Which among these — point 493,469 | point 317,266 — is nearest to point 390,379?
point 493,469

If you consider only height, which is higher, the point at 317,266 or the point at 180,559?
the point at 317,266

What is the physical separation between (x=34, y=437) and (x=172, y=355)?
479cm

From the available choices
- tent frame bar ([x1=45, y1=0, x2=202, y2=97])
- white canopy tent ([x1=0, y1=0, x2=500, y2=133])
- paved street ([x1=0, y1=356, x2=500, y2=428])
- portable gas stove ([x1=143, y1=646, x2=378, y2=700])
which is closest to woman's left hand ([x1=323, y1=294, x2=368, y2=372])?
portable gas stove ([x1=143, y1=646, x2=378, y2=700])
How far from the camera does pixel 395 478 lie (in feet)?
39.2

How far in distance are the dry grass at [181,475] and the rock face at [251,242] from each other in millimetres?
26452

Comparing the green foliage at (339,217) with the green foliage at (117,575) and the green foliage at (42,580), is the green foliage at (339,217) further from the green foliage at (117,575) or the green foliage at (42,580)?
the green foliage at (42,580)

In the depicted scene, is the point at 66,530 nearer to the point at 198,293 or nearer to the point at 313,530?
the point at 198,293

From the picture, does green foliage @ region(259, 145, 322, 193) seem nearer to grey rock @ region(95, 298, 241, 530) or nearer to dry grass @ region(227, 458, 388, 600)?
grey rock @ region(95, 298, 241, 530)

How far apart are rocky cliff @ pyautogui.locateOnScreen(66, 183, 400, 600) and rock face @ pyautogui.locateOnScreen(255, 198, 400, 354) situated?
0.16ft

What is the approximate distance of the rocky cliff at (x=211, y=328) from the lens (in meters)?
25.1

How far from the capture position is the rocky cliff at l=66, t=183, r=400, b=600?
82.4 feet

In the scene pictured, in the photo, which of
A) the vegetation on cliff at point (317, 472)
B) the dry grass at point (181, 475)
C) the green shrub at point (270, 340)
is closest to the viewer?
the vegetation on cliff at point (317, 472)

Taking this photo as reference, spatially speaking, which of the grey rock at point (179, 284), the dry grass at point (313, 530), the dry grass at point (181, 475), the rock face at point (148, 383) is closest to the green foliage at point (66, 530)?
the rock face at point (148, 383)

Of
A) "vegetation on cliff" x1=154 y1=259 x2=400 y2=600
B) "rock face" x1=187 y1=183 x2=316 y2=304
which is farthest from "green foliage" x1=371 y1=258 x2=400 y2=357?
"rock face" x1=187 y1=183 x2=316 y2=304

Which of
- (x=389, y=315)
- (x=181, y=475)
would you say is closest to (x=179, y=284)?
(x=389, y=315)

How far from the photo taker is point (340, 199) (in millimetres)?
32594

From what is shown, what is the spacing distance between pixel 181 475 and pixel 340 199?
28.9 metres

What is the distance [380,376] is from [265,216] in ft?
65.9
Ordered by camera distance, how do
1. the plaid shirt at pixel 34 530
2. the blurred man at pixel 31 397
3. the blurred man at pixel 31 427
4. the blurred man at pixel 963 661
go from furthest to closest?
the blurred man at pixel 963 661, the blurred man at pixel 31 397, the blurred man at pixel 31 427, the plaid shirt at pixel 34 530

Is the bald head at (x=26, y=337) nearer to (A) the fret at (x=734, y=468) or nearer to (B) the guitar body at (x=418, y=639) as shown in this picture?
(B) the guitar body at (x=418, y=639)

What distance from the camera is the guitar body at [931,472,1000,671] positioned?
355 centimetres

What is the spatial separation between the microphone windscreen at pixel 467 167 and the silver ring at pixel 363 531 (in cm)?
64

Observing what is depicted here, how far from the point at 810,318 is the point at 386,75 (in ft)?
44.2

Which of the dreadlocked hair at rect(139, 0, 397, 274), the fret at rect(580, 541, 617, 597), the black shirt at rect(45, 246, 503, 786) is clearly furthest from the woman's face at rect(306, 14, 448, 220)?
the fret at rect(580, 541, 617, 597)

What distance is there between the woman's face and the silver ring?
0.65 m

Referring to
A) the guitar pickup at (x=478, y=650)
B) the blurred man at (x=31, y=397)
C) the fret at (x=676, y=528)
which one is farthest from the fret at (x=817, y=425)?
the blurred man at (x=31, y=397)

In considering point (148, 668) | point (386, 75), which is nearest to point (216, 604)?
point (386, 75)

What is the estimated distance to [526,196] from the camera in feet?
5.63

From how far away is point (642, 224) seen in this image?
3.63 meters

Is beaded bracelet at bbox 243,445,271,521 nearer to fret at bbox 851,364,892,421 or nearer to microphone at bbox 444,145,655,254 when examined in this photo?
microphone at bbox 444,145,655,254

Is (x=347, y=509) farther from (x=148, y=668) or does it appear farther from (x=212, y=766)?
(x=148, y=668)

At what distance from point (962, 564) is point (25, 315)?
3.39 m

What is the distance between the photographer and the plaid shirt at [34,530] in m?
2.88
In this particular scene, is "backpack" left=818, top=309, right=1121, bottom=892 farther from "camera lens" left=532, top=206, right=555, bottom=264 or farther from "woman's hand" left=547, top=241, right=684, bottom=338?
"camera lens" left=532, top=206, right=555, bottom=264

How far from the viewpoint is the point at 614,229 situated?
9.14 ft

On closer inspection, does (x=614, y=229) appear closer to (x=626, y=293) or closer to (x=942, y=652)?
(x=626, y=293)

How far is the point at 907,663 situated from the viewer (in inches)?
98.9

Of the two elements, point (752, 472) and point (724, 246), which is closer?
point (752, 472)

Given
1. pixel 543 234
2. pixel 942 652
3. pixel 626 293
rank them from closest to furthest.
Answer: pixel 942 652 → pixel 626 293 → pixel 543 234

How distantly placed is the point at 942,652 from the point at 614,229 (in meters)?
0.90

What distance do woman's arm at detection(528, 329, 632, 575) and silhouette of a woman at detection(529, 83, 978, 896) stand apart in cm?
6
________________
WHAT YOU WILL DO —
Return every line of the material exactly.

RESULT —
Which among these — point 493,469 | point 317,266 — is nearest to point 390,379?
point 493,469

If you consider only height, which is higher, the point at 317,266 or the point at 180,559?
the point at 317,266

What is the physical separation between (x=34, y=437) and (x=172, y=355)?
479cm

From the available choices
- tent frame bar ([x1=45, y1=0, x2=202, y2=97])
- white canopy tent ([x1=0, y1=0, x2=500, y2=133])
- paved street ([x1=0, y1=356, x2=500, y2=428])
- portable gas stove ([x1=143, y1=646, x2=378, y2=700])
which is closest to woman's left hand ([x1=323, y1=294, x2=368, y2=372])?
portable gas stove ([x1=143, y1=646, x2=378, y2=700])
How far from the camera does pixel 395 478 lie (in feet)?
39.2

How far in distance are the dry grass at [181,475] and the rock face at [251,242] from each other in millimetres?
26452

Comparing the green foliage at (339,217) with the green foliage at (117,575) and the green foliage at (42,580), is the green foliage at (339,217) further from the green foliage at (117,575) or the green foliage at (42,580)?
the green foliage at (42,580)

In the depicted scene, is the point at 66,530 nearer to the point at 198,293 or nearer to the point at 313,530?
the point at 198,293

From the picture, does green foliage @ region(259, 145, 322, 193) seem nearer to grey rock @ region(95, 298, 241, 530) or nearer to dry grass @ region(227, 458, 388, 600)?
grey rock @ region(95, 298, 241, 530)

How far apart are rocky cliff @ pyautogui.locateOnScreen(66, 183, 400, 600) and rock face @ pyautogui.locateOnScreen(255, 198, 400, 354) situated?
0.16ft

What is the approximate distance of the rocky cliff at (x=211, y=328) from the lens (in meters)?
25.1

How far from the capture position is the rocky cliff at l=66, t=183, r=400, b=600?
82.4 feet

In the scene pictured, in the photo, which of
A) the vegetation on cliff at point (317, 472)
B) the dry grass at point (181, 475)
C) the green shrub at point (270, 340)
is closest to the viewer?
the vegetation on cliff at point (317, 472)

Taking this photo as reference, spatially speaking, which of the grey rock at point (179, 284), the dry grass at point (313, 530), the dry grass at point (181, 475), the rock face at point (148, 383) is closest to the green foliage at point (66, 530)?
the rock face at point (148, 383)

Of
A) "vegetation on cliff" x1=154 y1=259 x2=400 y2=600
B) "rock face" x1=187 y1=183 x2=316 y2=304
which is farthest from "green foliage" x1=371 y1=258 x2=400 y2=357?
"rock face" x1=187 y1=183 x2=316 y2=304

Which of
- (x=389, y=315)
- (x=181, y=475)
would you say is closest to (x=179, y=284)?
(x=389, y=315)

How far from the photo taker is point (340, 199) (in millimetres)?
32594

From what is shown, what is the spacing distance between pixel 181 475 and pixel 340 199?
28.9 metres

What is the distance [380,376] is from [265,216] in ft?
65.9
Ordered by camera distance, how do
1. the plaid shirt at pixel 34 530
2. the blurred man at pixel 31 397
3. the blurred man at pixel 31 427
4. the blurred man at pixel 963 661
go from furthest to closest?
the blurred man at pixel 963 661, the blurred man at pixel 31 397, the blurred man at pixel 31 427, the plaid shirt at pixel 34 530

Is the bald head at (x=26, y=337) nearer to (A) the fret at (x=734, y=468) or nearer to (B) the guitar body at (x=418, y=639) as shown in this picture?
(B) the guitar body at (x=418, y=639)

What distance from the camera is the guitar body at [931,472,1000,671] positioned?
355 centimetres

What is the spatial separation between the microphone windscreen at pixel 467 167 and the silver ring at pixel 363 531 (in cm)?
64

Observing what is depicted here, how far from the point at 810,318 is the point at 386,75 (in ft)?
44.2

Which of the dreadlocked hair at rect(139, 0, 397, 274), the fret at rect(580, 541, 617, 597), the black shirt at rect(45, 246, 503, 786) is clearly furthest from the woman's face at rect(306, 14, 448, 220)?
the fret at rect(580, 541, 617, 597)

What distance is there between the woman's face and the silver ring?
0.65 m

Referring to
A) the guitar pickup at (x=478, y=650)
B) the blurred man at (x=31, y=397)
C) the fret at (x=676, y=528)
which one is farthest from the fret at (x=817, y=425)?
the blurred man at (x=31, y=397)

In considering point (148, 668) | point (386, 75), which is nearest to point (216, 604)?
point (386, 75)

What is the estimated distance to [526,196] from the camera in feet?
5.63

From how far away is point (642, 224) seen in this image?
3.63 meters

Is beaded bracelet at bbox 243,445,271,521 nearer to fret at bbox 851,364,892,421 or nearer to microphone at bbox 444,145,655,254 when examined in this photo?
microphone at bbox 444,145,655,254

Is (x=347, y=509) farther from (x=148, y=668) or does it appear farther from (x=212, y=766)?
(x=148, y=668)

At what distance from point (962, 564) is point (25, 315)?
3.39 m

What is the distance between the photographer and the plaid shirt at [34,530] in m?
2.88
In this particular scene, is "backpack" left=818, top=309, right=1121, bottom=892 farther from "camera lens" left=532, top=206, right=555, bottom=264 or farther from "woman's hand" left=547, top=241, right=684, bottom=338?
"camera lens" left=532, top=206, right=555, bottom=264

How far from the viewpoint is the point at 614,229 situated?
9.14 ft

On closer inspection, does (x=614, y=229) appear closer to (x=626, y=293) or closer to (x=942, y=652)?
(x=626, y=293)

How far is the point at 907,663 situated from the viewer (in inches)?
98.9

Of the two elements, point (752, 472) and point (724, 246), which is closer?
point (752, 472)

Given
1. pixel 543 234
2. pixel 942 652
3. pixel 626 293
rank them from closest to furthest.
Answer: pixel 942 652 → pixel 626 293 → pixel 543 234

How distantly placed is the point at 942,652 from the point at 614,229 (in meters)?
0.90

What distance do woman's arm at detection(528, 329, 632, 575) and silhouette of a woman at detection(529, 83, 978, 896) stand apart in cm?
6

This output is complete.